Selection bias happens when people choose whether to be part of a program, which can mess up how we see the program's effect. If only certain types of people join a health program, we might not get an accurate picture of how well it works for everyone. Program placement bias complements this; it occurs when we compare places with a program to those without. Because programs are often put in places with specific needs, it is hard to tell if the program or just the different needs are causing any difference.
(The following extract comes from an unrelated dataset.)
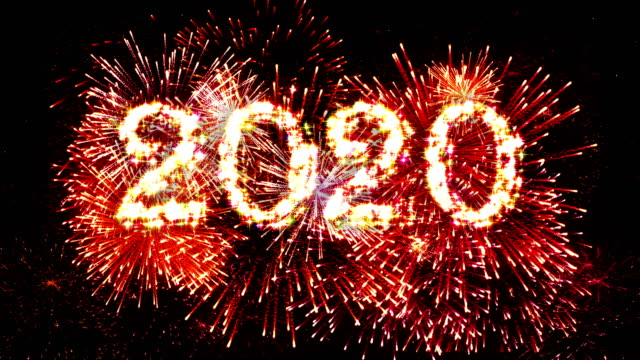 fireworks display countdown 2020 red 4k. - petardo video stock e b–roll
Attrition bias is a problem when people drop out of a program, making it tough to know if the program would work for everyone. Lastly, social desirability bias means people might give answers in surveys that make them look good even if it is not true.

00:22:13 Researcher bias

Bias can come from the evaluator. Allegiance bias might manifest when researchers are strongly attached to a specific humanitarian approach and dismiss alternative methods. Conservative bias is evident when organizations resist adopting new methods despite evidence supporting their efficiency.
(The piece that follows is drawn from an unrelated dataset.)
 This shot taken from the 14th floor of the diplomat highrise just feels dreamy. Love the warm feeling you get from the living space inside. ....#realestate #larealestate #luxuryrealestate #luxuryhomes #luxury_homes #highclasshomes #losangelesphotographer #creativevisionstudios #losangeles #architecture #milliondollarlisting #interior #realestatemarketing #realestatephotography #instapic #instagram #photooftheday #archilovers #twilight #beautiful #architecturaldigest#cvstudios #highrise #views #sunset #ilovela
Perspective or positionality bias becomes apparent when your background shapes how you interpret data. For instance, an evaluator from an urban background might overlook unique challenges in rural areas. Response bias might emerge if bias in how disaster survivors respond to assessments is not considered, leading to incomplete or skewed data.

00:25:04 Methodological and project bias

Methodological bias includes courtesy bias, where individuals provide positive feedback to evaluators, especially if affiliated with an NGO, resulting in an overly optimistic portrayal. Diplomatic bias emerges when evaluators, aiming to maintain positive relationships with local authorities, avoid delving deeper into data inconsistencies. Exposure bias occurs when evaluators are disproportionately influenced by their exposure to certain aspects of a project, neglecting less visible components. Friendship bias arises when evaluators have personal connections within the community, impacting impartiality.
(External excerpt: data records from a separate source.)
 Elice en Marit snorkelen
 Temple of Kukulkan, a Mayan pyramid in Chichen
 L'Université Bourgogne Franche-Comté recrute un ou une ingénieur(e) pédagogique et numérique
Project bias occurs when evaluators linked to specific initiatives intentionally emphasize positive aspects while overlooking challenges to avoid looking like a failure. In qualitative research, interpretation and translation biases can influence data accuracy. Note-taking bias may arise due to variations in the quality of notes during interviews.

00:29:09 How bias affects data analysis and interpretation

The possibility of bias permeates the entire data lifecycle, becoming especially pronounced during data collection, analysis, and interpretation. When biases are present from the outset, they create a faulty foundation that ripples through every stage.

In evaluation, the focus is often on determining whether interventions yield measurable positive impact. This involves formulating hypotheses. A null hypothesis assumes no effect, while an alternate hypothesis proposes a beneficial impact. Bias can result in Type I errors (mistakenly rejecting a true null hypothesis/false positive) or Type II errors (failing to reject a false null hypothesis/false negative). A prevailing pro-action bias in statistical practices introduces a tendency to lean towards finding positive results, often overshadowing a more objective discussion of limitations.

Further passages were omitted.